## TASKS TO CARRY OUT
- a) In the article about Portland's jobs program for panhandlers, which city's program was the Portland Opportunity Crew modeled after?
- b) Pick up the article about Portland's jobs program for panhandlers after its last sentence and keep writing it.

Last fall, Katie and Trish Farr became stranded in Portland, without money or a place to stay.

The couple slept at the city-run Oxford Street Shelter and held cardboard signs on street medians a couple days a week near the interstate ramps at Forest Avenue and Franklin Street. On a good day they would make $40, but it wasn’t enough to overcome the shame of panhandling.

“We had scarves around our face. It was embarrassing,” said Katie Farr, 36.

But now, the couple plans to move into an apartment in Biddeford. They have temporary jobs and an offer of full-time work, and are getting assistance from a housing program intended to help people transition out of homelessness.

And the couple said they owe it all – the job and the housing assistance – to the Portland Opportunity Crew, a pilot program launched by the city to offer employment to panhandlers and people staying at the city’s homeless shelter. The pilot program has ended, but city officials say they hope to start an expanded version based on success stories like the Farrs’.

The city created the program last year as a way to reduce panhandling on city streets, which has generated complaints from businesses, residents and visitors alike. The jobs program was a new way of approaching the issue for the city, which in 2013 enacted an ordinance against standing in street medians that was eventually deemed an unconstitutional infringement on free speech by the courts.

Trish Farr, left, and Katie Farr pose outside of the Complete Labor office on Preble Street in Portland. The married couple are part of the Portland Opportunity Crew program, and got full-time work in Biddeford.

City Manager Jon Jennings said the first year of the program, modeled after a similar program in Albuquerque that has received a lot of national attention, was a resounding success. And he hopes to continue it next year and perhaps expand it, if funding is available.

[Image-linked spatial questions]
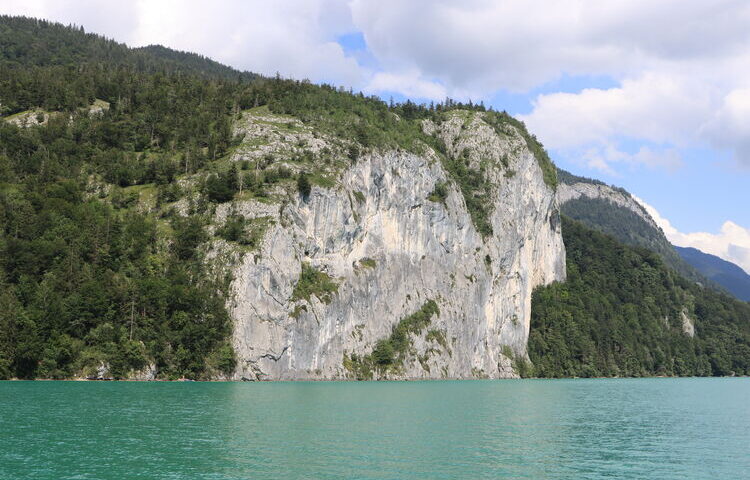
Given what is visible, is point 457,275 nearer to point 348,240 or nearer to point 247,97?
point 348,240

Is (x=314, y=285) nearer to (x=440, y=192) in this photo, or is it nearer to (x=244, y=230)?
(x=244, y=230)

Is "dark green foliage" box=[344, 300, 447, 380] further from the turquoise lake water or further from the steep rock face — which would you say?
the turquoise lake water

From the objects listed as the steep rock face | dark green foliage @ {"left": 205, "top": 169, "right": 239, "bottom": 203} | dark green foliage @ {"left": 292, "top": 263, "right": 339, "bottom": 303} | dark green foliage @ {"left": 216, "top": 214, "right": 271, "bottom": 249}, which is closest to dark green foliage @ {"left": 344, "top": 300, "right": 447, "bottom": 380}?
the steep rock face

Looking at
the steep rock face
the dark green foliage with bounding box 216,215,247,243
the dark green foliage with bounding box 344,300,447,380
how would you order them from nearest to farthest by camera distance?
the steep rock face
the dark green foliage with bounding box 216,215,247,243
the dark green foliage with bounding box 344,300,447,380

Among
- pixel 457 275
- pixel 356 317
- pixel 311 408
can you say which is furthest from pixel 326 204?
pixel 311 408

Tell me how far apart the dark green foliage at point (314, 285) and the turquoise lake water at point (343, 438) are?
46552mm

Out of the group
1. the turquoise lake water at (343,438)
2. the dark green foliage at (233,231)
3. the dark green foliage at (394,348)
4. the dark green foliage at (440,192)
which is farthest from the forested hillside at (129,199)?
the dark green foliage at (394,348)

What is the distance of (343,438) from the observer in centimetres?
4625

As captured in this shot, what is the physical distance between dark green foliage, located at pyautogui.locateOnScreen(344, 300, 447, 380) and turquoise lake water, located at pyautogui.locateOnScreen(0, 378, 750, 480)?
55.1 meters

## RESULTS FOR THE EXERCISE
- a) Albuquerque

- b)
“I’m very thrilled with how the pilot phase went,” Jennings said. “The goal is to continue the program.”

In addition to providing income and work experience to people who would otherwise be begging for money, the program seeks to connect people to other services, such as job training, General Assistance and other support programs like housing assistance.

And there were other benefits to the city. According to city officials, from May through November, crews picked up 310 bags of trash and collected 214 hypodermic needles at 114 sites throughout the city, including parks, trails and other public ways. Early participants expressed enthusiasm about the program.

City officials said they reached out to about 65 panhandlers to see if they wanted to work a day at the city’s minimum wage of $10.68 an hour while receiving breakfast, lunch and a connection to other city services. A total of 17 people agreed to give it a shot, they said.

Five of the 17 participants found continuing employment through the program and five others were linked with housing support. The Farrs, along with one other person, received help through STEP, the Stability Through Engagement Program, which provides short-term rental assistance. Two others received Shelter Care Plus, which is a housing voucher program for people with mental illness.

And the remainder of the workers continue to work with People Ready, a day-labor employment agency that administered the pilot program using city funds, city officials said.

Jennings said he hopes to have a “more robust” program next year. But, with the city expecting a difficult budget year, he is looking for other ways to raise money, including reaching out to the Portland Regional Chamber of Commerce for support.

Chamber CEO Quincy Hentzel said the program was well-received by the businesses community when it was first announced. She plans to continue meeting with Jennings about how the pilot program worked before asking the board about offering support, either financially or by providing job opportunities.

“I think it’s an ingenious opportunity. I’m hoping we can keep it going,” she said. “Anyone we can get off the streets and into a job to me is a huge success.”

Launched in May, the 36-week pilot program offering work two to three days a week was funded with $42,000 that was a combination of federal Community Development Block Grants and a one-time allocation of proceeds from the sale of city land. Workers were paid a total of $20,530, city officials said.

Before working, participants must register with People Ready, a temp agency that pays the workers for the city. Workers are provided breakfast and lunch by the city and travel to work sites in a city-owned van. At the end of the day, workers are paid the city’s minimum wage of $10.68 an hour and are offered other city services.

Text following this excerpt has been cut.